Being invited to the worldwide debut of a new performance car is, naturally, quite a privilege. Being invited to drive said car up one of the most famous hillclimbs in the motoring world, on said car’s worldwide debut is just downright bells & whistles kinds of luck. The car in question is the new Skoda Octavia RS which was officially unveiled by Lord March at the twentieth Goodwood Festival of Speed.
Given the Czech brands relatively short turnaround from being the butt of numerous cheesy jokes to being only of the most successful divisions of the globally huge Volkswagen Group, it is still surprising to see just how much of a cult following the RS-badged Octavia has gained.
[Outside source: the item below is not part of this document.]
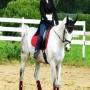 Загородный клуб Полан: Верховая езда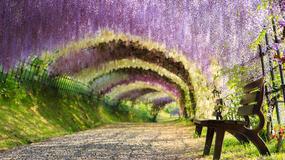 Najpiękniejsze tunele drzewne na świecie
The new Octavia RS will come in two guises – Saloon & Combi (that’s Skoda lingo for estate) – and in two different engine configurations, both 2.0-litre and both four cylinder powered by petrol (220bhp) and diesel (184bhp) fuel respectively. Given the current state of consumer affairs Skoda expect most to opt for the slightly more frugal diesel engine, and so that is the car that I will be taking up the Goodwood Hill.
For those unaware of Goodwood, it is essentially the ultimate festival for automotive and motorsport fans. The event takes place in the grounds of Goodwood House in southern England and is a mere stone’s throw from the Rolls Royce factory. Over the fours days of the Festival of Speed, all manor of hypercar exotica and priceless racecars line up to take a run up the hillclimb which is just over a mile long and sees the current record of just over 41 seconds currently held by ex-F1 driver Nick Heidfeld which he set in Mika Häkkinen’s 1998 McLaren MP4/13.
There would be no danger of me threatening Heidfeld’s record which is no disrespect to the Octavia RS, but rather down to the fact that for my run I had been requested to adhere to a moderate speed limit on safety grounds. Normally this kind of thing would annoy me but the privilege of getting to do this in the first place soon dismisses any such feeling. One thing you become acutely aware of is just how narrow the hillclimb is, even at a reduced speed you do need to exert a degree of concentration, so for those how race this in anger, respect is well-deserved.
Despite the run being over all too soon, my time with the all-new Octavia RS would not be limited to a 90-second blast up the Goodwood hill. Skoda has tasked me and my colleague Neil Briscoe (@NeilMBriscoe) to take one of the first pair of Octavia RSs back to Ireland – a 500-odd kilometre journey that would give us plenty of time to get to know this car. Naturally Skoda Ireland weren’t completely silly in coming up with this plan, and so, joining us would be its PR legend nee man, Paddy Comyn (@PaddyComyn). Cue comic roadtrip levels of unadulterated silliness.
One half of our run would consist largely of fairly dull motorway – an unavoidable and necessary evil when taking this type of trip. But this did give us a chance to not only stretch the Skoda’s legs but also to get a good measure of just how frugal the diesel engine can be. In fact it would be almost three hours before we needed to pull in to refuel, both ourself and the car.
The Octavia RS Combi which we are driving may sit 13mm lower than its less-powerful sibling but even on the bumpiest of Welsh roads felt consistently surefooted and was never lacking in grip even at some higher speeds on A & B roads. The real test will come in the form of a more intensive week-long test around Ireland in the coming weeks, but given far-from-usual introduction to the Octavia RS, needless to say, I’m already looking forward to it.